Excerpted passage:
● ● ● ● ●

Stop it Kim, I shall begin to wish I'd hung on to mine - want to swap it for a Cyclemaster ;-) I'd go along with Mark's observations about starting though, it felt much larger than it's 300cc per pot and, even with the built-in retard of the Wico impulse mechanism which mine had, could deliver quite a bite - get it wrong and 'chauffeur's fracture' would be a distinct possibility.

Reply to
Nick H

This is going a bit O/T. IIRC the champ used a RR engine. Admittedly it was a 4 cylinder truck engine but certainly not a BMC one. Was it the same engine that BMC used in the Princess R?

Even further O/T. The Mini sounds like it needed sorting better. I have a similar specengine in mine. 1400cc, 2 x 1.75" SU's 548 cam and most of the other bells and whistles. Good low torque and enough revs to make me happy. Gives about 90bhp at the wheels. Once dragged a laden 14ft caravan up a 1 in 7 on Dartmoor with it. Left in in 2nd to see if it behaved. Crested the top at 1200 rpm on full throttle smooth as you like. Got many a surprising look holidaying with that car considering it had all the rally stuff on as well. As you say, BIG FUN but reliability and motorways weren't it's strong points.

● ● ● ● ●

Data excerpt:
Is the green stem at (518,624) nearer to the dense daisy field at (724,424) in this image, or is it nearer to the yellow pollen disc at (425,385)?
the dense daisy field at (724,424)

● ● ● ● ●

Tasks:
1. Answer these questions about the car forum thread:
(a) What displacement per pot does the first reply give?
(b) What vehicle does the second post say used an RR engine?
(c) At what engine speed did the Mini crest the hill while towing the caravan?
2. Transcribe the part of the car forum thread starting at "This is going" and ending at "it's strong points.".
3. Go on with the car forum thread from where it stops.
The data that comes after the forum thread is separate material and does not relate to it.

Answers:
1.
(a) 300cc per pot.
(b) The champ.
(c) 1200 rpm.

2.
This is going a bit O/T. IIRC the champ used a RR engine. Admittedly it was a 4 cylinder truck engine but certainly not a BMC one. Was it the same engine that BMC used in the Princess R?

Even further O/T. The Mini sounds like it needed sorting better. I have a similar specengine in mine. 1400cc, 2 x 1.75" SU's 548 cam and most of the other bells and whistles. Good low torque and enough revs to make me happy. Gives about 90bhp at the wheels. Once dragged a laden 14ft caravan up a 1 in 7 on Dartmoor with it. Left in in 2nd to see if it behaved. Crested the top at 1200 rpm on full throttle smooth as you like. Got many a surprising look holidaying with that car considering it had all the rally stuff on as well. As you say, BIG FUN but reliability and motorways weren't it's strong points.

3.
John

Reply to
John

The Champ engine was the Rolls-Royce industrial B40 engine, 3 litres 4 cylinder, made as a waterproofed unit as were the B60 and B80 (there were various marks of these, and B41, B61 etc) Austin produced the Champ engine under licence from R-R with a cast iron head and block. The gearbox was a modified Austin Westminster unit.

The Princess was a different engine altogether, ali head IIRC and nothing in common at all.

The batteries (can't answer your email quickly without running IE and getting onto easynet's webmail site) were at Aylesbury East Grid s/station, pictures on the company website if you are interested.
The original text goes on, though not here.